Alors que les tests sur les voitures autonomes se multiplient aux Etats-Unis et ailleurs, les assureurs ne semblent pas encore s’en préoccuper outre-mesure. D’après une étude réalisée par le cabinet de consultants KPMG auprès de dirigeants de compagnies d’assurance américaines, les trois quarts d’entre eux déclarent ne pas être préparés à l’arrivée de tels véhicules. Et la plupart n’envisagent toujours pas de se pencher sur la question dans les 12 à 18 mois. Ils sont même 23 % à reconnaître ne pas savoir grand-chose, voire rien du tout, sur le sujet. A l’opposé, seules 10 % des compagnies interrogées affirment avoir déjà développé un plan stratégique intégrant cette nouvelle donne.

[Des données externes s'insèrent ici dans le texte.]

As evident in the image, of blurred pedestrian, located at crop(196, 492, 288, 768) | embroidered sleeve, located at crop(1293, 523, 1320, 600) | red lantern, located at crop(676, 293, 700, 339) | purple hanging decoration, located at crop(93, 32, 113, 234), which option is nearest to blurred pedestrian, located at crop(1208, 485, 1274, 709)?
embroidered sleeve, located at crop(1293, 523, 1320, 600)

Pour les assureurs, cela apparaît un sujet d’autant plus lointain qu’ils sont plus de 8 sur 10 à estimer que la voiture sans conducteur n’aura pas d’impact significatif sur leur activité avant 2025. « Mais le changement va arriver beaucoup plus vite que ce que la plupart imaginent », prévient KMPG. Et il sera « profond ». Car si les véhicules autonomes se généralisent sur les routes, c’est bien tout l’écosystème de l’assurance auto qui risque d’être ébranlé.

Au rayon des points positifs, leur apparition devrait normalement entraîner une diminution du nombre d’accidents de la route – qui sont d’origine humaine dans 90 % des cas. Et même si le coût des réparations pourrait augmenter du fait de la technologie embarquée à bord de ces voitures, le coût total des sinistres pourrait baisser de 40 % entre 2013 et 2040 aux Etats-Unis, selon les projections de KMPG ! En toute logique, cette chute devrait se traduire par une baisse des primes d’assurances. A ce stade, la majorité des assureurs interrogés dans cette étude tablent cependant sur un maintien de leur rentabilité opérationnelle.

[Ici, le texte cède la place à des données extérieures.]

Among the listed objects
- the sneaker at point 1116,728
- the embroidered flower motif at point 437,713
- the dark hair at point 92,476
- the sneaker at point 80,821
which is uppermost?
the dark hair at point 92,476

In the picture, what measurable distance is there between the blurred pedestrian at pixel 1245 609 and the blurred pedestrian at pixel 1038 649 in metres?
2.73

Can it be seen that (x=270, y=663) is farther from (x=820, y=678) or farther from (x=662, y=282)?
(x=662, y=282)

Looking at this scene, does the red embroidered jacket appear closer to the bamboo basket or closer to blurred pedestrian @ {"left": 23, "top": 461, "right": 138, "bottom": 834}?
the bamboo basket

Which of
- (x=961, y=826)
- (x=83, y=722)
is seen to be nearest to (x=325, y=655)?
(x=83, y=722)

Autre conséquence prévisible, la structure même du marché devrait considérablement évoluer. Dans un contexte où va aussi se développer la voiture « partagée » ou la voiture « à la demande », la taille du marché de l’assurance auto de particuliers pourrait se réduire à moins de 40 % de sa taille actuelle dans les vingt-cinq prochaines années, d’après KMPG.

A contrario, les lignes commerciales (assurance des flottes de véhicules) devraient représenter une part plus importante du marché. D’autant plus que c’est la responsabilité civile des constructeurs automobiles – mais aussi des fabricants de logiciels – qui devrait être souvent mis en cause en cas d’accident. Pour 94 % des assureurs, il faudra faire évoluer la couverture de la responsabilité civile avec la voiture sans conducteur. Ils pensent aussi que cela va leur offrir de nouvelles opportunités en termes d’offres de produits.

Selon eux, le marché de l’assurance de la voiture autonome devrait aussi attirer de nouveaux compétiteurs. Interrogés sur le rôle que pourrait tenir Google, ils le voient intervenir d’abord comme un fournisseur de données (87 %) mais aussi un distributeur de produits d’assurance (55 %), donc susceptible de les désintermédier.